== DATA SUPPLIED ==

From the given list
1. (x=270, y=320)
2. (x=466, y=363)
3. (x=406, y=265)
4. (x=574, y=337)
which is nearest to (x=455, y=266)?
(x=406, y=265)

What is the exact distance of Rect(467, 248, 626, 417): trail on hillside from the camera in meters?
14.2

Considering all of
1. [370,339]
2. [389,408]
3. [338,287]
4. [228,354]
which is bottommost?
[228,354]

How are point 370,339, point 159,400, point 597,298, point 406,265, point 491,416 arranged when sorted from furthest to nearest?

===

◆ **INSTRUCTION**
Format the lines of the items above, from the line containing "Considering all of" through the last line of the items, inclusive, as a JSON list of strings with one string per line and blank lines left out. Include only those lines.

◆ **ANSWER TO THIS EXERCISE**
[
  "Considering all of",
  "1. [370,339]",
  "2. [389,408]",
  "3. [338,287]",
  "4. [228,354]",
  "which is bottommost?",
  "[228,354]",
  "How are point 370,339, point 159,400, point 597,298, point 406,265, point 491,416 arranged when sorted from furthest to nearest?"
]